Singapore Government has introduced new cooling measures that will affect home buyers of HDB resale flats and private residential properties with effective from 16 December 2021.
The Ministry of Finance (MOF), the Ministry of National Development (MND) and the Monetary Authority of Singapore (MAS) took the unusual step to release the press statement just before the midnight and it took everyone by surprise. There was little or no time for investors and property agents to react to the news as the Government seek to avoid a buying frenzy amid the COVID-19 pandemic.
The Additional Buyer's Stamp Duty (ABSD) for the purchase of second and subsequent residential properties will be increased.
The existing ABSD rates for Singaporeans and permanent residents (PR) buying their first residential property will be unchanged at 0 per cent and 5 per cent respectively.
Singapore citizens will now pay an ABSD rate of 17 per cent for their second residential property, and 25 per cent for their third and subsequent house.
Permanent residents (PR) will now pay an ABSD rate of 25 per cent for their second property and 30 per cent for a third and subsequent residential property,
Foreigners must pay ABSD of 30% when purchasing any residential property in Singapore.
The new ABSD rates will apply to cases where the Option to Purchase (OTP) is granted on or after 16 December 2021
The TDSR threshold will be tightened to 55 per cent from 60 per cent. It will apply to mortgage loans for the purchase of properties where the Option to Purchase (OTP) is granted on or after 16 December 2021.
The same applies to mortgage equity withdrawal loan applications made on or after 16 December 2021.
If you are planning to take up a home loan, your total monthly loan repayments cannot exceed 55 per cent of your monthly income.
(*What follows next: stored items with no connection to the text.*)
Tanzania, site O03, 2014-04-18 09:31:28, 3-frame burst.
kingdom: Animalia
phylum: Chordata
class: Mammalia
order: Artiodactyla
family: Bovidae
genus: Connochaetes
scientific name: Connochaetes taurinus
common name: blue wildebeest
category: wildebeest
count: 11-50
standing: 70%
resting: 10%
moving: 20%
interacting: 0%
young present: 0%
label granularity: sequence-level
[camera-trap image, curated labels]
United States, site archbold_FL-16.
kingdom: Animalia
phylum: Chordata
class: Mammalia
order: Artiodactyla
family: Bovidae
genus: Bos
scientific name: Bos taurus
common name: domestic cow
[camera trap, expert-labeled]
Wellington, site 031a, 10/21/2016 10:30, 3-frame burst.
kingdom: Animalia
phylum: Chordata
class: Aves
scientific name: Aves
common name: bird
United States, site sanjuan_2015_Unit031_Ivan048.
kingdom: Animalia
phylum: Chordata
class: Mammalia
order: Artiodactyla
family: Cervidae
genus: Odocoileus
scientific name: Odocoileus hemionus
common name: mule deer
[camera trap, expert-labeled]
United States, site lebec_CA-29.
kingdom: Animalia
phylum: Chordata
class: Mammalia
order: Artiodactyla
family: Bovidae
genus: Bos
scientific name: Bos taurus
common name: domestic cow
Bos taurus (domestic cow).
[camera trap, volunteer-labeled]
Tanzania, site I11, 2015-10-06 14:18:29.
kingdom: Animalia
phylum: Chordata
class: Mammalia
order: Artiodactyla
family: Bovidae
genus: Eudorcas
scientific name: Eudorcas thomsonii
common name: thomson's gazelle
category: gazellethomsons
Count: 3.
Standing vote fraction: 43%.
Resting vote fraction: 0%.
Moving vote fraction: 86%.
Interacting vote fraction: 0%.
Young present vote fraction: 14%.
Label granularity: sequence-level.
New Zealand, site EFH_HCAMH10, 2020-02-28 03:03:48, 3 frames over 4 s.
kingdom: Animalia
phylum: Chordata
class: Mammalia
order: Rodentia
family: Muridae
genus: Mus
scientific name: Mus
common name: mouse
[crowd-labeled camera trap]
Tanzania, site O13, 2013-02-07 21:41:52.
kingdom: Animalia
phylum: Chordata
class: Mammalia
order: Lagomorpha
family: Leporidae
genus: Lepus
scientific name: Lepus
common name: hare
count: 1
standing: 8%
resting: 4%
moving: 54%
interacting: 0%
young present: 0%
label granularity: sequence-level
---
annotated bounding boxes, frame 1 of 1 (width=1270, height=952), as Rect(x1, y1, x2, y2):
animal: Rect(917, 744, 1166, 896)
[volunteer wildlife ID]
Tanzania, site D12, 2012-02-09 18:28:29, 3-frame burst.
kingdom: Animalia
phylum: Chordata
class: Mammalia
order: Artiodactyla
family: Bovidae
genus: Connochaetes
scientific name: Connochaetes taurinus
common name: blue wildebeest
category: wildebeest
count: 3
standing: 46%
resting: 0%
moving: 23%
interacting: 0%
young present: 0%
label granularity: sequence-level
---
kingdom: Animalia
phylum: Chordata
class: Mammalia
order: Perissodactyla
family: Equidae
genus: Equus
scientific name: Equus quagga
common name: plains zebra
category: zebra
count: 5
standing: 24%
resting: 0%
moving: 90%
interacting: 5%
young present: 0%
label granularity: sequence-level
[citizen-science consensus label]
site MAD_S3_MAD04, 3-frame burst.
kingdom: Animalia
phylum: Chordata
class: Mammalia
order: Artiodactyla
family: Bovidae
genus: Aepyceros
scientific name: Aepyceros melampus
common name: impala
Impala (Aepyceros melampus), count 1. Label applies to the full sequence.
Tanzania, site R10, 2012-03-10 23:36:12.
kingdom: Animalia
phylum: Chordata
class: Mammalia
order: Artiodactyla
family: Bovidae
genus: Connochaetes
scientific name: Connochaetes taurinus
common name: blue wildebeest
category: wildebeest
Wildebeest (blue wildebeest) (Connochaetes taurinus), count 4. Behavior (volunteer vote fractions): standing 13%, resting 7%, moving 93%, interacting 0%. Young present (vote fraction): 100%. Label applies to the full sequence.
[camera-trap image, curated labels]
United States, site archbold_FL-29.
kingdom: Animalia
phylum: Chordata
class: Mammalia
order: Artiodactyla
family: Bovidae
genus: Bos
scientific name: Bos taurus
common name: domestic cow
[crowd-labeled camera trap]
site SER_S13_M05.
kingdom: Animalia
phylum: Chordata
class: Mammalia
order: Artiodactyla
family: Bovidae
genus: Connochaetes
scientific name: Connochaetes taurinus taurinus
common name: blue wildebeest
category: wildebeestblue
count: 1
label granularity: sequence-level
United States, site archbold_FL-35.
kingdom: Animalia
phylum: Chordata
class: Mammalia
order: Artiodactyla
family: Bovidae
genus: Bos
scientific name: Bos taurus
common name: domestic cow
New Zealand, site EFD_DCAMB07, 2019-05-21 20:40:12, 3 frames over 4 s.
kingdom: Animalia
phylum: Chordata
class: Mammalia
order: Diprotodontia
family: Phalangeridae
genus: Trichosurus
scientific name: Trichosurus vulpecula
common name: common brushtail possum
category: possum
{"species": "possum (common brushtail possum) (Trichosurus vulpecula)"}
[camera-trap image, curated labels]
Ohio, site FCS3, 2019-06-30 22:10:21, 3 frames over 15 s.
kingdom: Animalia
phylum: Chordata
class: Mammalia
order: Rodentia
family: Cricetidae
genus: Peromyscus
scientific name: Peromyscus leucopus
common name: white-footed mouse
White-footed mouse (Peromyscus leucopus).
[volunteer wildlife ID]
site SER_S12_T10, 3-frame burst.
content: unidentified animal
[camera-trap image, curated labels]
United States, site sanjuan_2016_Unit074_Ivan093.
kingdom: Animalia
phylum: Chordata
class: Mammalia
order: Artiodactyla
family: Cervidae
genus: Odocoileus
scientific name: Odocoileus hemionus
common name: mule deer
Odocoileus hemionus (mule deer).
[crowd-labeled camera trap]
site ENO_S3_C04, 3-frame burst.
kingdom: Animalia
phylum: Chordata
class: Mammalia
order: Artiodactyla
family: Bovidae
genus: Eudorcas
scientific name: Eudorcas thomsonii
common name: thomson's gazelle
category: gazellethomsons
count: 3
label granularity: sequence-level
Your car loan and personal unsecured credit card loans will be taken into consideration for Total Debt Servicing Ratio (TDSR) threshold.
You will not be affected by the revised TDSR if you are refinancing your existing property loans.
Affordability is a major concern among Singaporeans for HDB flats also known as the public housing.
The LTV limit for HDB loan will now be reduced from 90 per cent to 85 per cent. This is the maximum amount potential homeowners can borrow from HDB.
The HDB Loan has a concessionary interest rate of 2.6% per annum and it is pegged at 0.10% above the prevailing CPF Ordinary Account (OA) interest rate.
If you wish to take a housing loan from the banks, the LTV remains at 75 per cent for your first property.
The Government was very concerned that the HDB resale flat prices have increased by 15 per cent whereas the prices of private residential properties have rallied by 9 per cent since the first quarter of 2020.
The low interest rate environment is unsustainable if the Federal Reserve decides to taper and raise interest rates next year.
Based on the latest FOMC meeting, Federal Reserve is projected to raise the interest rate by 3 times in Year 2022.
The objective of cooling measures is to encourage greater financial prudence in order to promote a stable and sustainable property market.